Text for analysis:

┌──

As of the date of this report, we do not have any arrangements in place for
additional debt financing or for the sale of our securities, and there is no
assurance that we will be able to raise funds through either means.
We have not had any specific communications with any representative of a debt
financing institution regarding our proposed wind power project. We will only be
able to secure debt financing for wind turbines if we are able to prove that an
economic wind resource exists on a property that is acquired and that we have
negotiated a power purchase agreement with a credit worthy counter-party.
We anticipate continuing to rely on equity sales of our common shares in order
to continue to fund our business operations. Issuances of additional shares will
result in dilution to our existing shareholders. As of the date of this report,
there is no assurance that we will achieve any additional sales of our equity
securities or arrange for debt or other financing to fund our development
activities.
SUBSEQUENT EVENT
Subsequent to the fiscal year, we completed a private placement financing
consisting of the sale of 1,970,000 common shares at a purchase price of $0.25
per share for gross proceeds of $492,500.
OFF BALANCE SHEET ARRANGEMENTS
We have no off-balance sheet arrangements that have or are reasonably likely to
have a current or future effect on our financial condition, changes in financial
condition, revenues or expenses, results of operations, liquidity, capital
expenditures or capital resources that is material to stockholders.
21
RECENTLY ISSUED ACCOUNTING PRONOUNCEMENTS
In June 2008, the Financial Accounting Standards Board ("FASB") issued FASB
Staff Position EITF 03-6-1, "DETERMINING WHETHER INSTRUMENTS GRANTED IN
SHARE-BASED PAYMENT TRANSACTIONS ARE PARTICIPATING SECURITIES". FSP EITF 03-6-1
addresses whether instruments granted in share-based payment transactions are
participating securities prior to vesting, and therefore need to be included in
the computation of earnings per share under the two-class method as described in
FASB Statement of Financial Accounting Standards No. 128, "Earnings per Share."

└──

Prompt 1: Translate this sentence from the financing report excerpt above into Spanish: "Issuances of additional shares will result in dilution to our existing shareholders."
Prompt 2: Condense the paragraph of the financing report excerpt above that begins "We have not had any specific communications" into a short bulleted list that keeps its main facts.
Prompt 3: Carry on the financing report excerpt above, starting right after its final sentence.

Data provided:
┌──

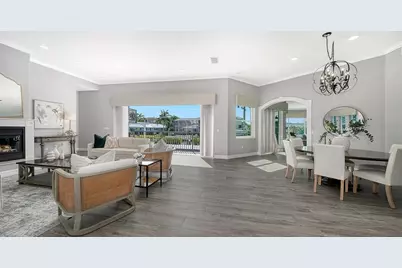 560 Chipping Lane, Longboat Key, FL 34228 - Photo 3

└──

Task result 1: Las emisiones de acciones adicionales darán lugar a una dilución para nuestros accionistas actuales.

Task result 2:
- The company has had no specific communications with any debt financing institution about its proposed wind power project.
- Debt financing for wind turbines depends on two conditions:
  - proving that an economic wind resource exists on an acquired property
  - negotiating a power purchase agreement with a creditworthy counter-party

Task result 3:
FSP EITF 03-6-1 is effective for financial statements issued for fiscal years
beginning on or after December 15, 2008 and earlier adoption is prohibited. The
adoption of this statement is not expected to have a material effect on the
Company's financial statements.
In May 2009, FASB issued SFAS No. 165 (SFAS 165) "SUBSEQUENT EVENTS". SFAS 165
establishes general standards of for the evaluation, recognition and disclosure
of events and transactions that occur after the balance sheet date. Although
there is new terminology, the standard is based on the same principles as those
that currently exist in the auditing standards. The standard, which includes a
new required disclosure of the date through which an entity has evaluated
subsequent events, is effective for interim or annual periods ending after June
15, 2009. The adoption of SFAS 165 is not expected to have a significant impact
on the Company's financial statements.
In May 2008, the FASB issued SFAS No. 162, "The HIERARCHY OF GENERALLY ACCEPTED
ACCOUNTING PRINCIPLES". SFAS 162 identifies the sources of accounting principles
and the framework for selecting the principles to be used in the preparation of
financial statements of nongovernmental entities that are presented in
conformity with generally accepted accounting principles in the United States.
It is effective 60 days following the SEC's approval of the Public Company
Accounting Oversight Board amendments to AU Section 411, "THE MEANING OF PRESENT
FAIRLY IN CONFORMITY WITH GENERALLY ACCEPTED ACCOUNTING PRINCIPLES". The
adoption of this statement is not expected to have a material effect on the
Company's financial statements.
In March 2008, FASB issued SFAS No. 161, "DISCLOSURES ABOUT DERIVATIVE
INSTRUMENTS AND HEDGING ACTIVITIES - AN AMENDMENT TO FASB STATEMENT NO. 133".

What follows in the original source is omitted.